In our group of patients, the disease disproportionately affected males (1.55: 1). This is consistent with previous reports of male gender bias of primary nephrotic syndrome. Indeed, our predictive model identified gender as having a substantial effect on the pathologic type.
In addition, with the economic level and people’s health consciousness improved,the average age of patients with renal biopsy have increased. In this study, more than 50 years old were over 30 percent of the total number of patients with renal biopsy, which is consistent with previous studies of patients from central and northern China [19].
Environmental and genetic differences likely help explain the different prevalences observed among the four pathologic types of primary nephrotic syndrome in our patients [20-21]. Membranous nephropathy was the most common type in our patients, as reported in other Chinese populations [22-23], while focal segmental glomerulosclerosis was the least common type.
While our results suggest the potential of our machine learning approach, they should be interpreted with caution because of several limitations. The fact that we trained and validated the model on a retrospective dataset raises the risk of measurement bias [24]. Nevertheless, we showed good model performance with a prospectively collected dataset independent of the validation dataset, and our results are consistent with previous reports of correlations between clinical parameters and renal pathology [25]. At the same time, the quite poor accuracy of predicting focal segmental glomerulosclerosis indicates that the model shows room for improvement, or that it may be limited only to predicting certain types of primary nephrotic syndrome well. The poor accuracy with focal segmental glomerulosclerosis may reflect the small number of patients with that type in our dataset. It may be possible to improve this accuracy by enlarging the training dataset. It is also possible that predicting this type of nephrotic syndrome may be intrinsically difficult because of its heterogeneity. The Columbia Classification distinguishes five variants of this pathologic type: collapsing, tip, cellular, perihilar, and “not otherwise specified” [26]. In addition, the classification of focal segmental glomerulosclerosis depends on the percentage of glomeruli affected, the number of serial sections, and the size of segmental lesions [27]. Therefore it may be difficult to predict focal disease on the basis of only a few clinical features.

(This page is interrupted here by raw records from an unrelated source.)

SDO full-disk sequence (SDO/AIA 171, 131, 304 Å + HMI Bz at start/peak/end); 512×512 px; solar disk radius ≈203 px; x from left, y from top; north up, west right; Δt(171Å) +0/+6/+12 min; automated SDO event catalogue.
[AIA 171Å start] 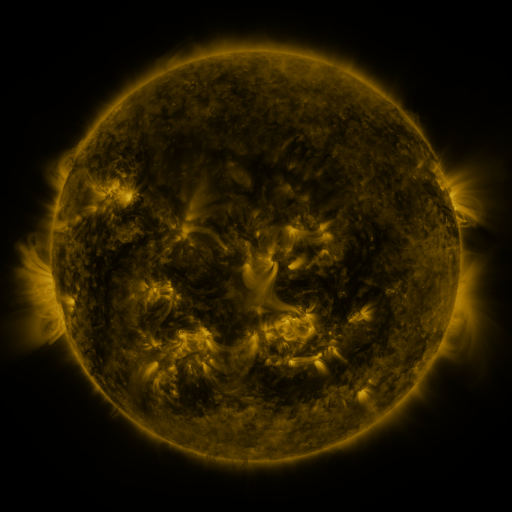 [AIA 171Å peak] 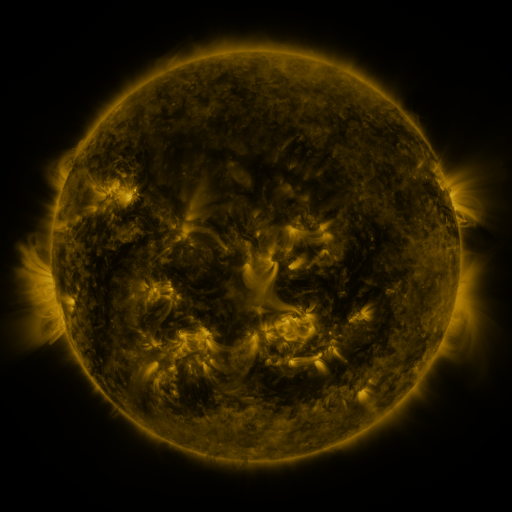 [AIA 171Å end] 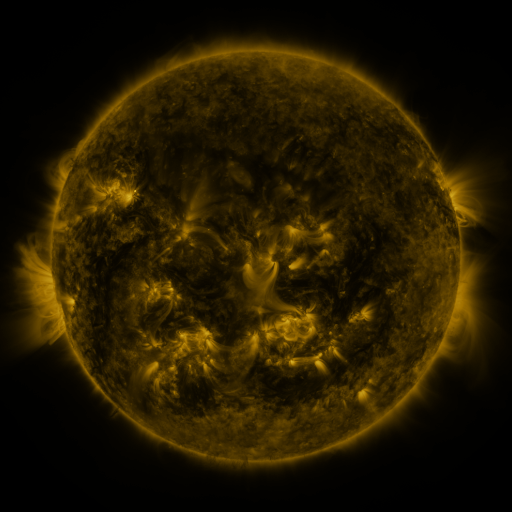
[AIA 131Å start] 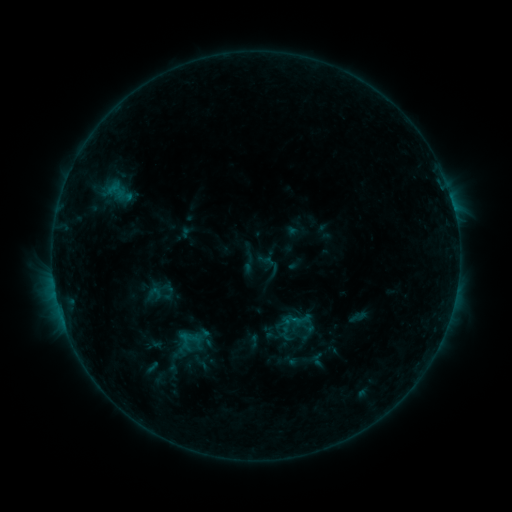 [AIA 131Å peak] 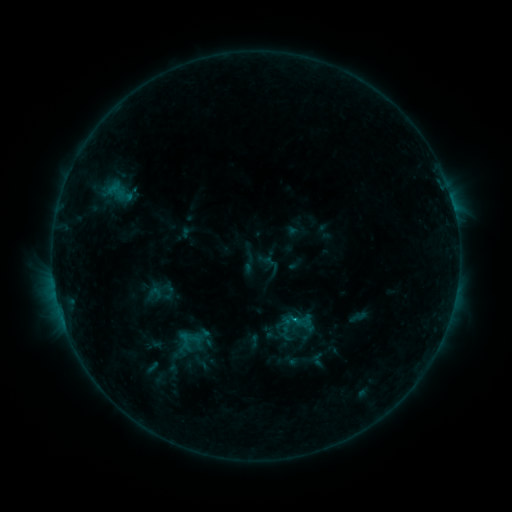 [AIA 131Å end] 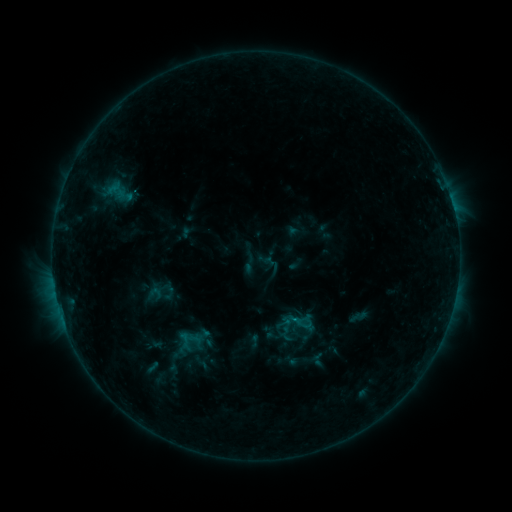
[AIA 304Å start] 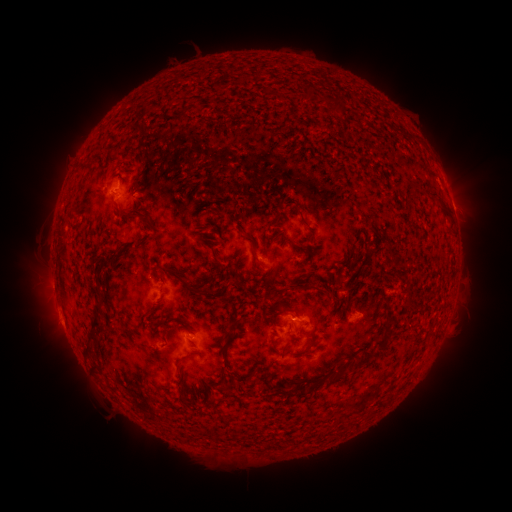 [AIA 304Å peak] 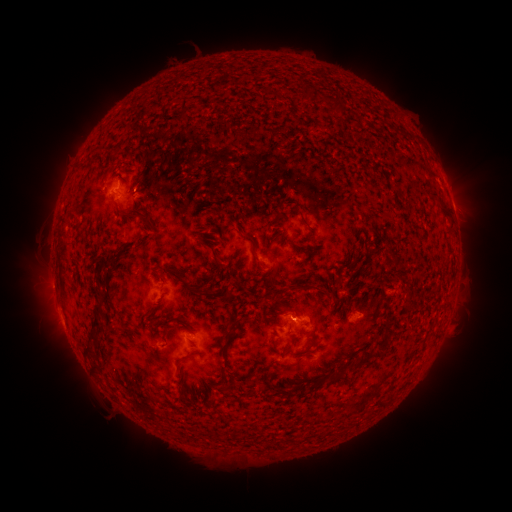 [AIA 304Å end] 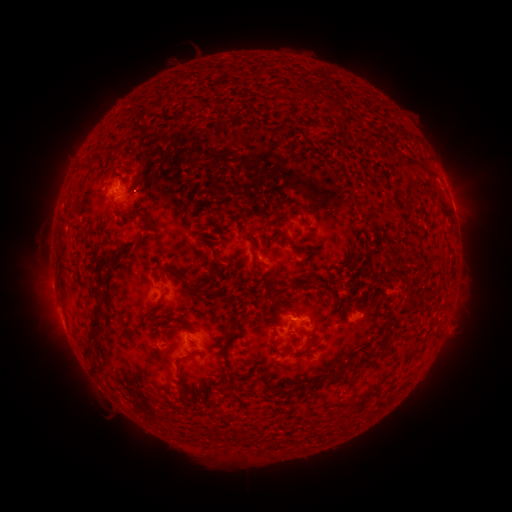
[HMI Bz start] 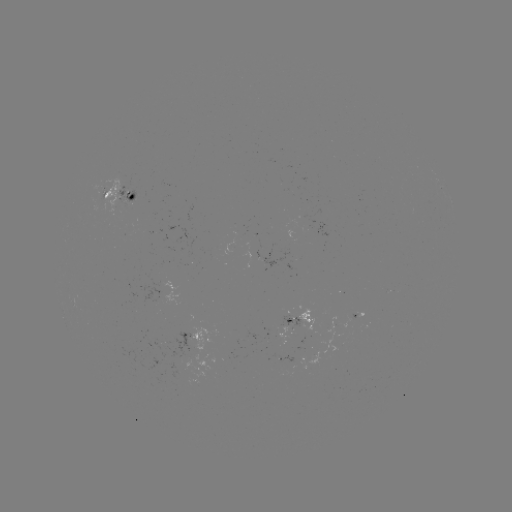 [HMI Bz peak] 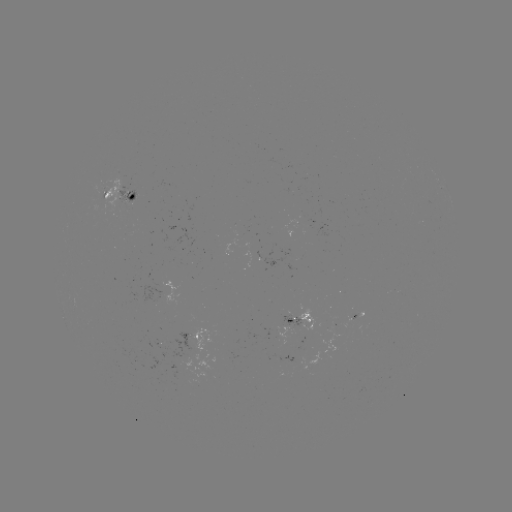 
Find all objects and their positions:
B5.8 flare: (293, 317)
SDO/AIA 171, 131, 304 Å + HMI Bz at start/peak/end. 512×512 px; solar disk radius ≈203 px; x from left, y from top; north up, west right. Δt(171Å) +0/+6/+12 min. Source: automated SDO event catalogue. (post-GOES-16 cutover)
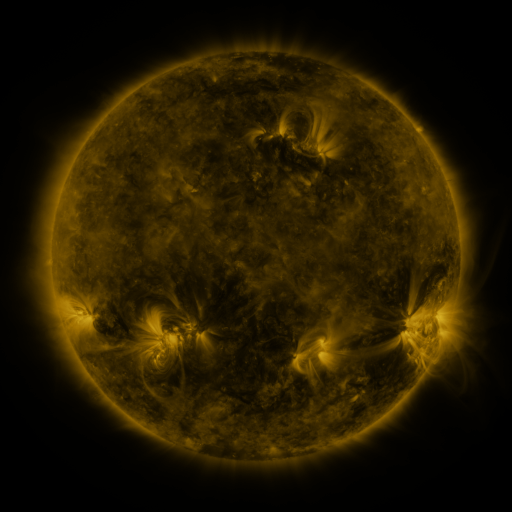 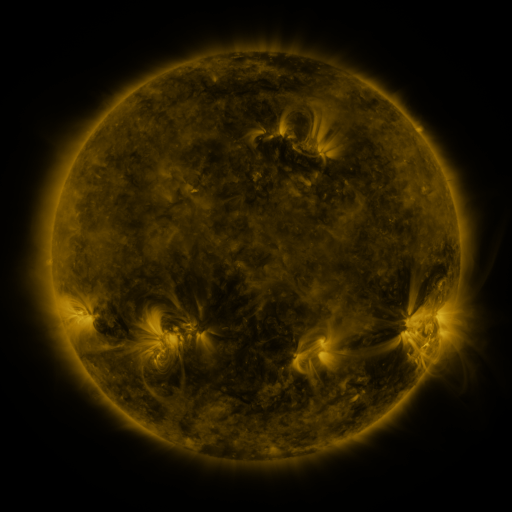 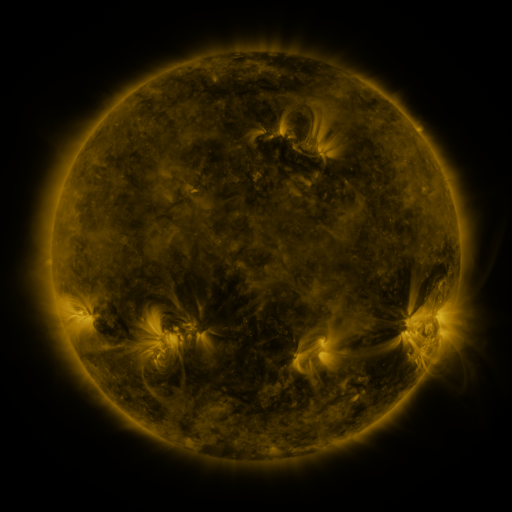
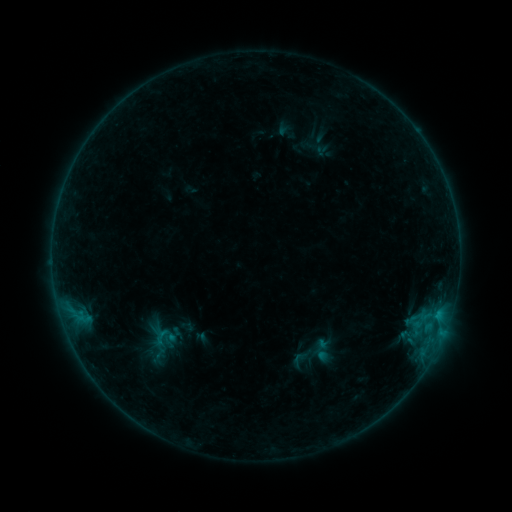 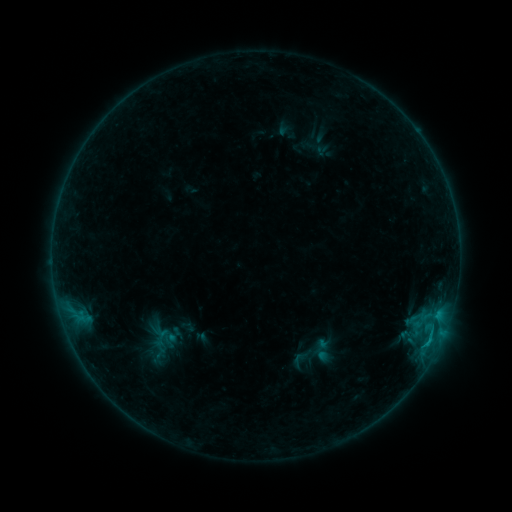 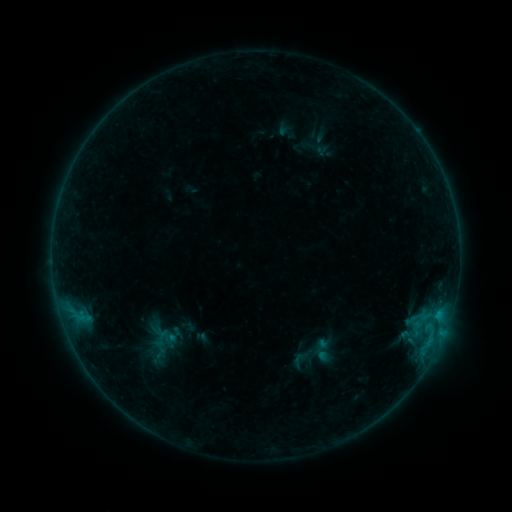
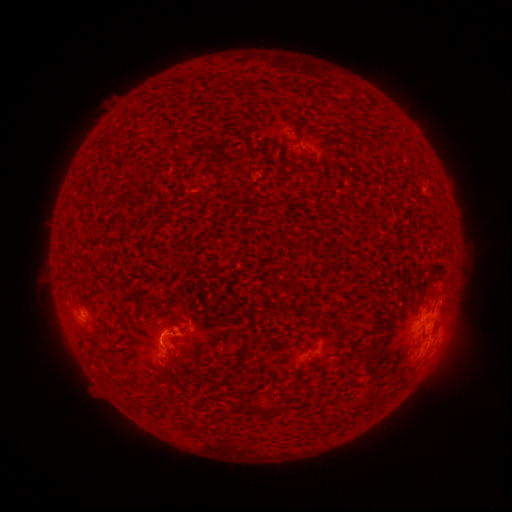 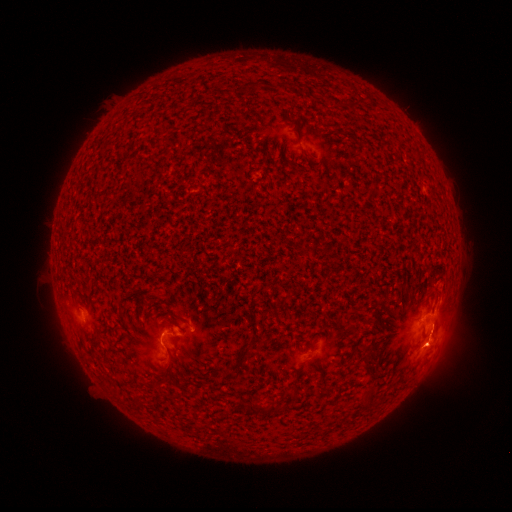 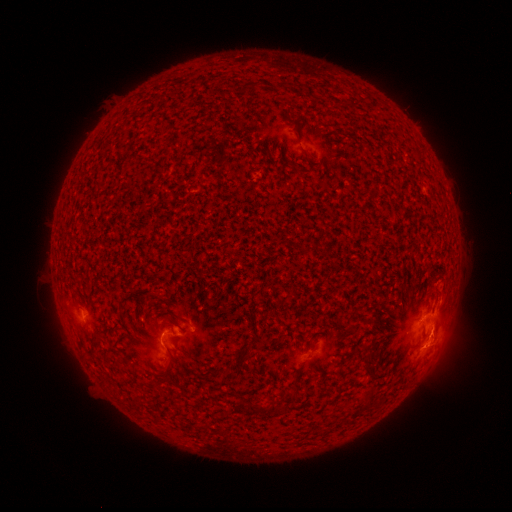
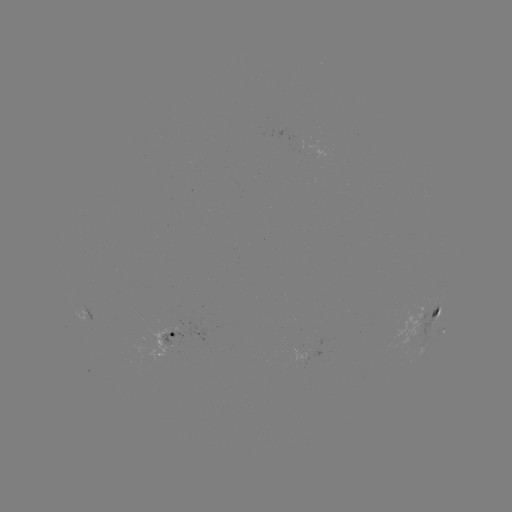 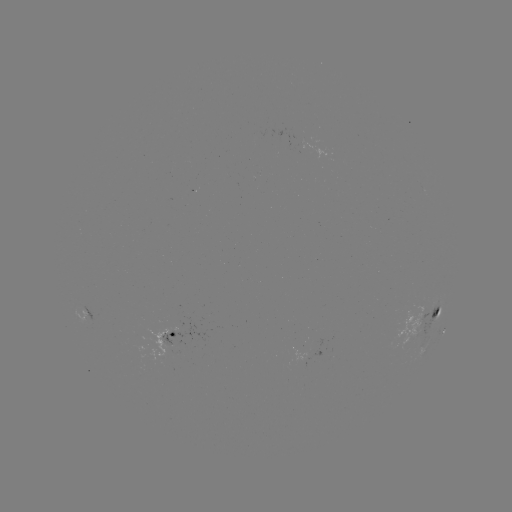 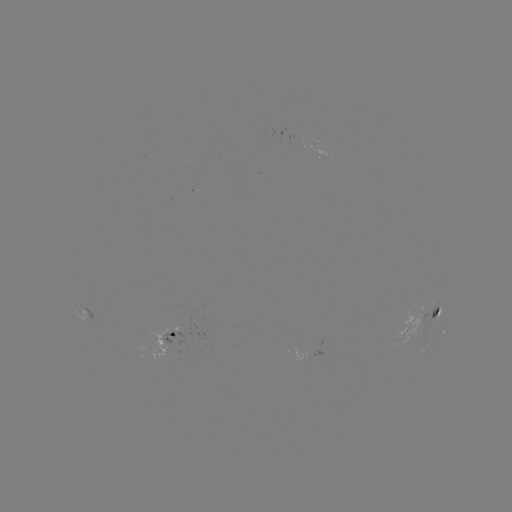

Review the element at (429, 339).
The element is B6.2 flare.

In conclusion, we have described a machine learning model based on the random forest algorithm to predict the pathologic type of primary nephrotic syndrome based on readily available, non-invasive patient and clinical data. The random forest approach may prove fruitful for predictive diagnosis of other diseases as well, including secondary nephrotic syndromes such as diabetic nephropathy and systemic lupus erythematosus.
Disclosure Statement
The authors declare that there are no conflicts of interest regarding the publication of this paper.